# Daisy's 5th birthday at the bridge



## TheZ's (Jun 13, 2011)

It was good to read more about Daisy. She sounds like a wonderful girl and quite a bit like our Zoe. May the happy memories of her continue to be with you.


----------



## swishywagga (Nov 13, 2012)

What a beautiful, funny and loving golden girl she was. It is so nice of you to share your memories of Daisy with us. I was in tears when I watched your video tribute to her, it breaks my heart to think that you lost her so young. I have no doubt that she sent you your wonderful golden boy Sammy, and I know that she will be forever watching over you with her beautiful golden smile knowing you have opened your hearts to another golden. I am sending you all the biggest golden hug down and hope that although today will be sad you will also smile at the wonderful memories your beautiful Daisy gave you. She will be forever in your hearts, hugs again from me and Barnaby xxxx


----------



## maggie1951 (Apr 20, 2007)

Thinking of you on this sad day but my Naughty Charlie girl will be making Daisy smile


----------



## *Laura* (Dec 13, 2011)

My tears started with your first sentence. I'm so sad you lost your sweet Daisy so young. It's so unfair. I love reading your stories about her. And what a cute chubba puppy she was. I'm glad Sammy is there to help you to smile today because these anniversaries are so difficult. Sending you and your family big ((hugs)).


----------



## HolDaisy (Jan 10, 2012)

Thank you for your kind messages. It is a tough day but we are trying to remember all the happy times we had with her. We know that she would love Sammy and hopefully she will be smiling down happy that there is another golden having a nice life like she had. We just bought some special Daisy and rainbow cupcakes from the shop  and guess who was up on the chair with his eye on them...lol. Thanks again, you're all the best x


----------



## GoldenMum (Mar 15, 2010)

Happy Birthday beautiful Daisy, my heart breaks for you. We never have them long enough, but she was way to young. Give Sammy an extra hug today, I know that's what help me there days. Hugs to you too!


----------



## goldensmum (Oct 23, 2007)

So sorry I missed this (haven't been on for a days), I'm sure Daisy celebrated her birthday at the bridge with many friends that she has met there, and hope that your happy memories help you through this sad time


----------

#####

> TASK LIST
a) In the forum thread about Daisy's birthday, write out the passage from "## *Laura* (Dec" to "family big ((hugs))." again, swapping "Sammy" for "the new puppy".
b) In the forum thread about Daisy's birthday, what reason does *Laura* give for being glad that Sammy is there today?
c) Name every user who posted in the forum thread about Daisy's birthday.

> INFORMATION SUPPLIED
#####

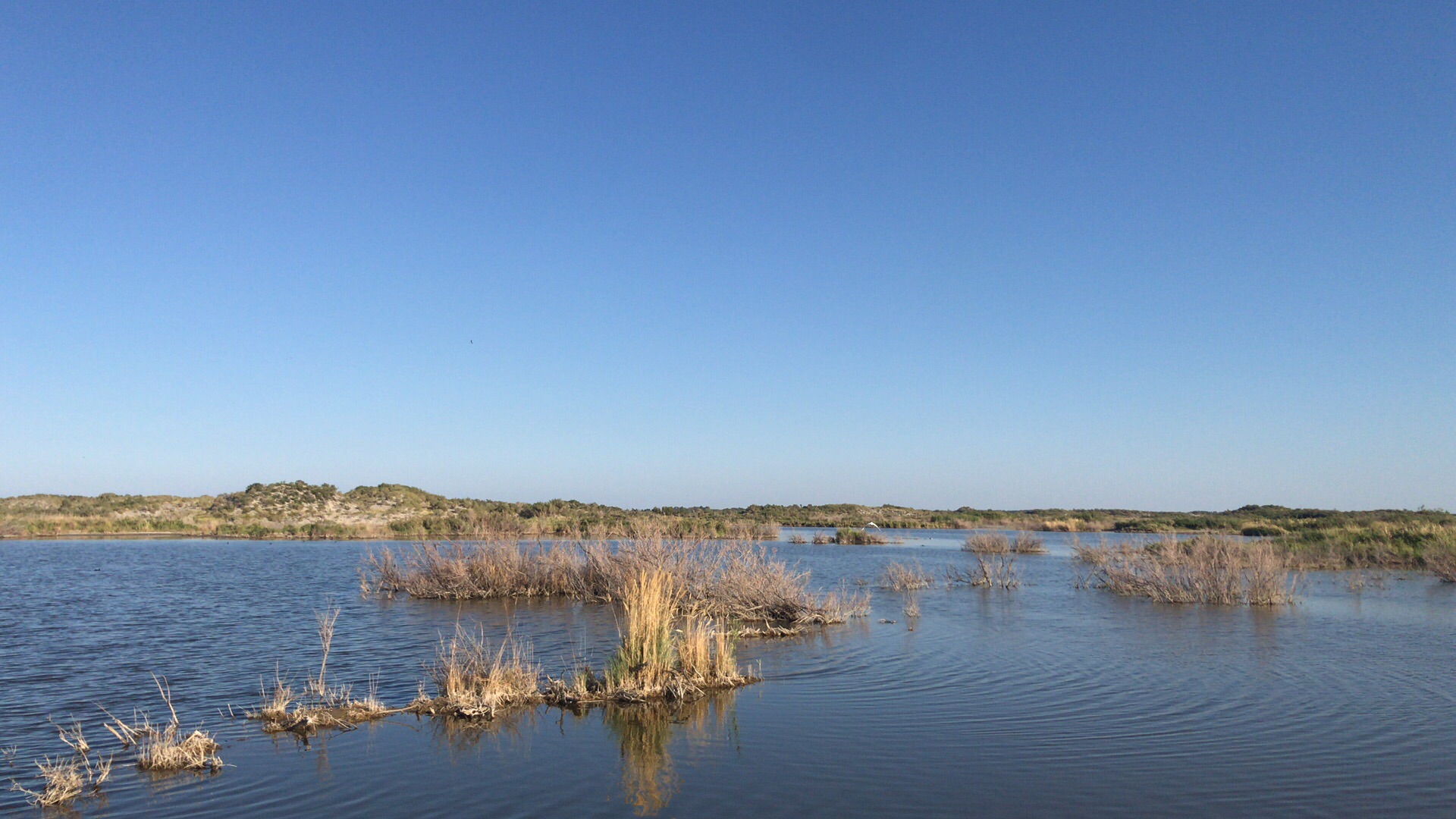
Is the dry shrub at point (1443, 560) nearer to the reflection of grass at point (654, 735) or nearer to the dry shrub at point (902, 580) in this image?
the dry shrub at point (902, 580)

#####

> SOLUTIONS TO THE PROBLEMS
a)
## *Laura* (Dec 13, 2011)

My tears started with your first sentence. I'm so sad you lost your sweet Daisy so young. It's so unfair. I love reading your stories about her. And what a cute chubba puppy she was. I'm glad the new puppy is there to help you to smile today because these anniversaries are so difficult. Sending you and your family big ((hugs)).

b) *Laura* says anniversaries like this one are so difficult, so she is glad Sammy is there to help the family smile.

c) TheZ's, swishywagga, maggie1951, *Laura*, HolDaisy, GoldenMum, goldensmum